Hibata.id – Komitmen Pemerintah Kota Gorontalo dalam membangun birokrasi profesional dan berbasis sistem merit terancam mandek. Rencana pelaksanaan uji kompetensi (UKOM) bagi pejabat pimpinan tinggi (JPT) pratama di lingkungan Pemkot tahun 2025, kini berada di ujung tanduk.
Bukan karena kesiapan teknis atau anggaran—melainkan karena surat permohonan yang diajukan dua kali oleh Wali Kota Gorontalo, Adhan Dambea, tak kunjung digubris oleh Gubernur Gorontalo, Gusnar Ismail.
Surat pertama bernomor 800/BKPP/II/636 tertanggal 6 Mei 2025, telah diterima Pemerintah Provinsi Gorontalo sehari setelahnya, yakni pada 7 Mei. Namun hingga awal Juni, belum ada tanggapan resmi. Wali Kota pun kembali bersurat melalui Nomor 800/BKPP/II/1164 tertanggal 5 Juni 2025, yang diterima Pemprov pada 10 Juni. Hasilnya? Tetap sunyi.
“Kami tidak bisa melaksanakan UKOM tersebut karena belum diterbitkannya surat pengantar dari Gubernur Gorontalo. Padahal itu syarat administratif mutlak untuk mendapatkan persetujuan dari Menteri Dalam Negeri,” tegas Adhan, Jumat (13/6).

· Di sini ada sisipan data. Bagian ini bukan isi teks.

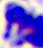
A leukocyte.

modality = micrograph
magnification = 400x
Classify this cell by malaria status.
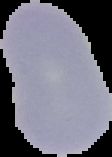

Uninfected.

image size = 112×157 pixels
preparation = thin blood smear
image type = segmented cell region with the area outside set to black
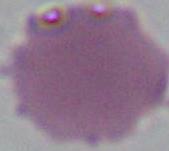
{
  "modality": "micrograph",
  "identification": "erythrocyte",
  "magnification": "1000x"
}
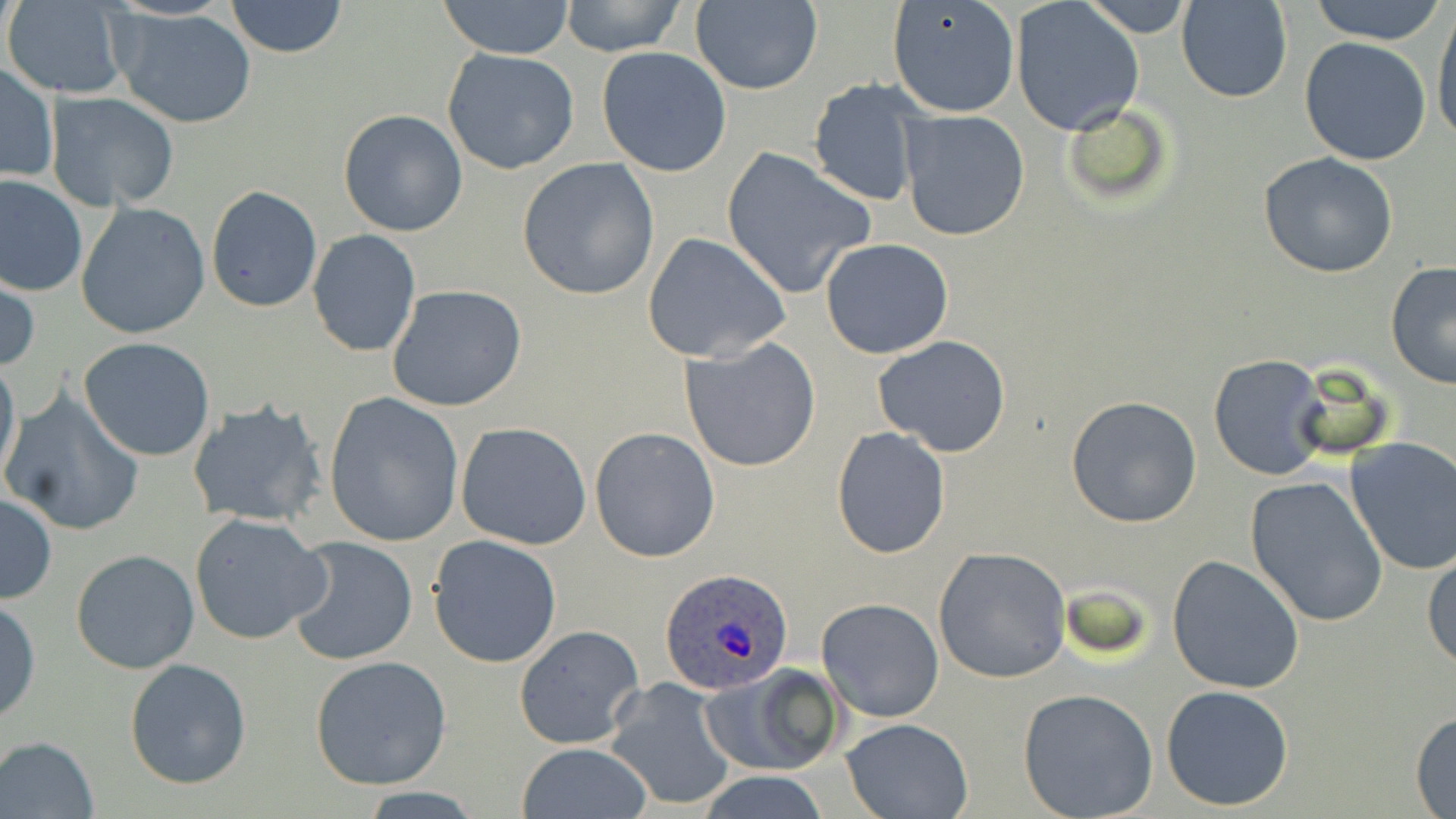

Summary:
  - Coordinate format: approximate bounding boxes as [x1, y1, x2, y2] in pixels
  - Uninfected red blood cell locations: [1176, 0, 1292, 103], [224, 1, 348, 57], [434, 1, 577, 59], [560, 1, 687, 56], [689, 1, 823, 95], [1010, 1, 1146, 135], [1084, 1, 1191, 35], [1306, 1, 1450, 45], [6, 2, 130, 98], [886, 2, 1020, 119], [1429, 3, 1456, 149], [110, 8, 258, 128], [1300, 37, 1432, 166], [595, 45, 732, 176], [441, 48, 583, 177], [0, 62, 58, 184], [808, 80, 924, 208], [46, 90, 180, 211], [1060, 100, 1175, 208], [338, 109, 468, 237], [899, 109, 1031, 242], [720, 145, 878, 299], [1257, 153, 1399, 278], [516, 158, 661, 302], [0, 175, 87, 296], [205, 186, 322, 313], [76, 202, 210, 340], [308, 228, 422, 358], [642, 232, 791, 363], [820, 238, 954, 358], [1385, 261, 1456, 390], [1, 274, 39, 376], [387, 284, 528, 413], [679, 335, 823, 471], [873, 336, 1013, 457], [77, 337, 218, 462], [0, 352, 21, 490], [1208, 355, 1327, 479], [2, 389, 146, 538], [323, 393, 465, 548], [1065, 395, 1203, 527], [187, 398, 329, 530], [455, 421, 591, 550], [589, 425, 720, 562], [830, 426, 952, 559], [1342, 438, 1456, 579], [1243, 475, 1390, 627], [0, 492, 56, 604], [189, 512, 331, 645], [428, 535, 564, 669], [286, 538, 417, 667], [932, 546, 1074, 684], [1423, 548, 1455, 671], [70, 549, 200, 675], [1166, 555, 1305, 694], [0, 597, 41, 723], [817, 598, 944, 722], [512, 624, 644, 751], [310, 655, 452, 789], [124, 659, 251, 788], [701, 664, 844, 777], [604, 677, 740, 812], [1160, 684, 1293, 812], [1017, 688, 1159, 818], [1411, 710, 1456, 815], [839, 718, 973, 819], [1, 735, 100, 817], [515, 742, 652, 819], [696, 770, 832, 819]
  - Plasmodium ovale-infected red blood cell locations: [662, 568, 793, 695]
  - Slide-level diagnosis: Plasmodium ovale
  - Magnification: 1000x
  - Preparation: thin blood smear
  - Stain: May-Grünwald-Giemsa
  - Modality: light microscopy
  - Image size: 1456×819 pixels
  - Field of view: one of a larger specimen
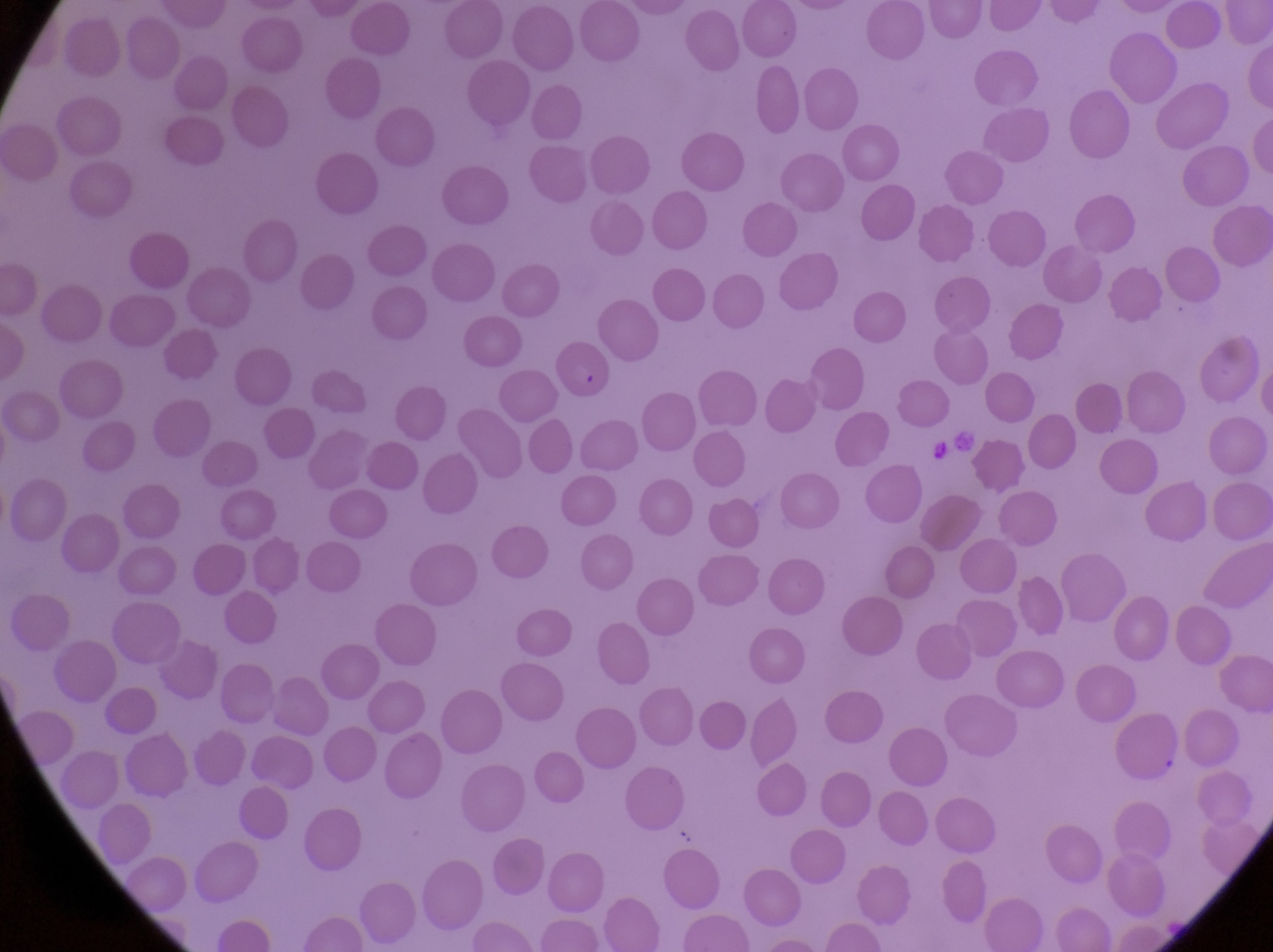

Approximate bounding boxes as left top right bottom in pixels. Artifact (platelet-like body, stain precipitate, or debris) locations: 926 441 953 461. Parasitised red blood cell locations: 551 339 616 404. Thin blood film. Captured by a smartphone held over the eyepiece of an Olympus CX-23 microscope. At a magnification of 1000x. Collected in Uganda. One field of view. Image is 1273×952 pixels.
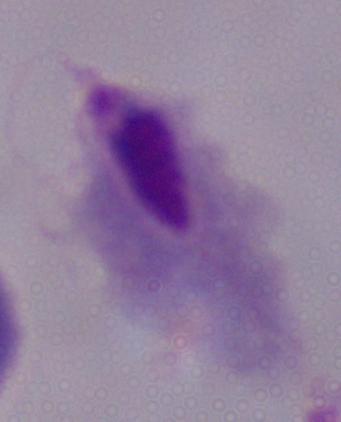

modality = photomicrograph
identification = trichomonad
magnification = 1000x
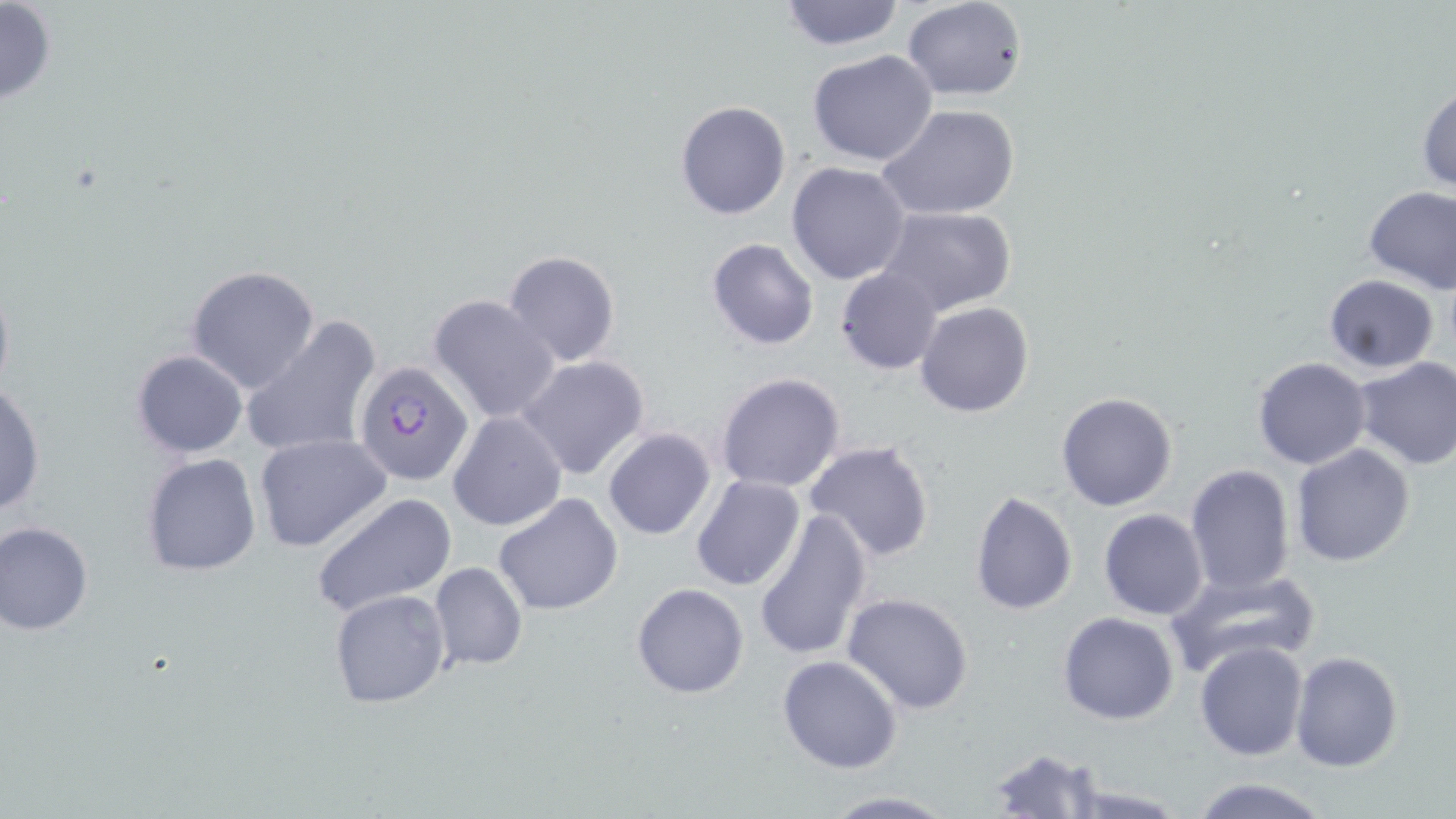

Summary:
  - Coordinate format: approximate bounding boxes as [x1, y1, x2, y2] in pixels
  - Uninfected red blood cell locations: [0, 0, 57, 109], [776, 0, 906, 51], [902, 0, 1026, 100], [807, 49, 939, 167], [1416, 81, 1456, 193], [675, 100, 791, 220], [879, 104, 1022, 220], [786, 162, 911, 284], [1363, 184, 1456, 294], [877, 206, 1017, 316], [706, 238, 819, 351], [501, 250, 620, 368], [185, 265, 323, 395], [836, 268, 944, 375], [1321, 274, 1439, 373], [429, 294, 560, 424], [916, 301, 1035, 418], [239, 315, 380, 461], [132, 349, 248, 458], [518, 356, 650, 480], [1252, 357, 1372, 470], [1352, 357, 1456, 470], [716, 372, 847, 494], [462, 379, 630, 509], [0, 383, 46, 520], [1056, 391, 1178, 512], [448, 411, 566, 532], [602, 427, 717, 541], [254, 433, 391, 553], [803, 440, 936, 564], [1290, 445, 1415, 568], [140, 454, 263, 576], [1185, 463, 1297, 597], [690, 474, 806, 592], [970, 489, 1078, 613], [311, 492, 457, 617], [493, 492, 624, 616], [753, 506, 872, 663], [1098, 508, 1209, 620], [1, 521, 93, 635], [429, 561, 528, 671], [1165, 566, 1320, 678], [631, 583, 749, 699], [330, 589, 452, 708], [843, 592, 975, 715], [1059, 612, 1179, 725], [1194, 642, 1307, 761], [1290, 650, 1401, 771], [777, 656, 904, 774], [985, 745, 1105, 817], [1186, 776, 1332, 818], [1055, 781, 1191, 818], [819, 792, 957, 818]
  - Plasmodium falciparum-infected red blood cell locations: [354, 361, 474, 486]
  - Slide-level diagnosis: Plasmodium falciparum
  - Magnification: 1000x
  - Modality: optical microscopy
  - Stain: May-Grünwald-Giemsa
  - Preparation: thin blood film
  - Field of view: one of a larger specimen
  - Image size: 1456×819 pixels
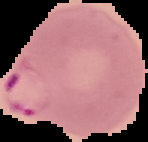
Result: Plasmodium parasites detected. Image is 148×142 pixels. Cell region segmented out of the field of view; the surrounding area is masked to black. From a thin blood film.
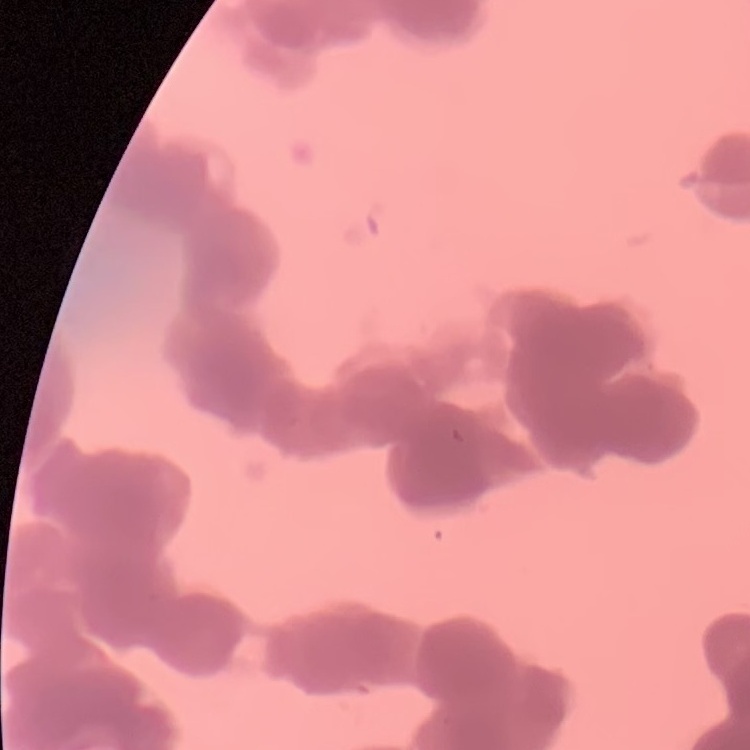
Summary:
  - Erythrocyte morphology: rouleaux formation
  - Preparation: thin blood film
  - Image type: one tile cut from a larger photomicrograph
  - Stain: Field's or Giemsa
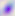
identification: Toxoplasma gondii
magnification: 400x
modality: photomicrograph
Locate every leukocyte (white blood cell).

Adhan mengaku heran dengan sikap diam Gubernur Gusnar. Padahal, berdasarkan Pasal 375 Undang-Undang Nomor 23 Tahun 2014 tentang Pemerintahan Daerah, serta Pasal 1 ayat (2) huruf c Peraturan Pemerintah Nomor 33 Tahun 2018, gubernur sebagai wakil pemerintah pusat memiliki kewajiban untuk membina dan memfasilitasi pemerintahan kabupaten/kota—termasuk dalam hal kepegawaian.
“Ini bukan sekadar surat balasan administratif. Ini soal komitmen bersama dalam memperbaiki manajemen ASN di daerah,” kata Adhan.
UKOM JPT Pratama ini sendiri merupakan amanat dari Kementerian Dalam Negeri melalui Surat Nomor 100.2.1.3/1575/SJ, yang mengatur kewenangan kepala daerah dalam aspek kepegawaian pada daerah yang tengah bersiap melaksanakan Pilkada.
Ketiadaan surat pengantar dari gubernur menjadikan proses seleksi tak bisa dilanjutkan. Artinya, jabatan strategis di Pemkot Gorontalo berpotensi tetap diisi oleh pelaksana tugas (Plt), yang tentu berdampak pada stabilitas pengambilan kebijakan dan efektivitas pelayanan publik.
Meski tak menyebut langsung motif tertentu, sikap bungkam Gubernur Gusnar menimbulkan pertanyaan: apakah urusan teknokratik seperti ini terseret tarik-menarik politik menjelang Pilkada?
Jika UKOM gagal dilaksanakan hanya karena mandeknya surat pengantar, maka upaya membangun birokrasi profesional—sebuah fondasi penting pemerintahan—dikorbankan demi ego kewenangan.
“Kami hanya ingin menjalankan aturan. Ini bagian dari kepatuhan terhadap sistem yang dibangun pemerintah pusat sendiri,” ujar Adhan.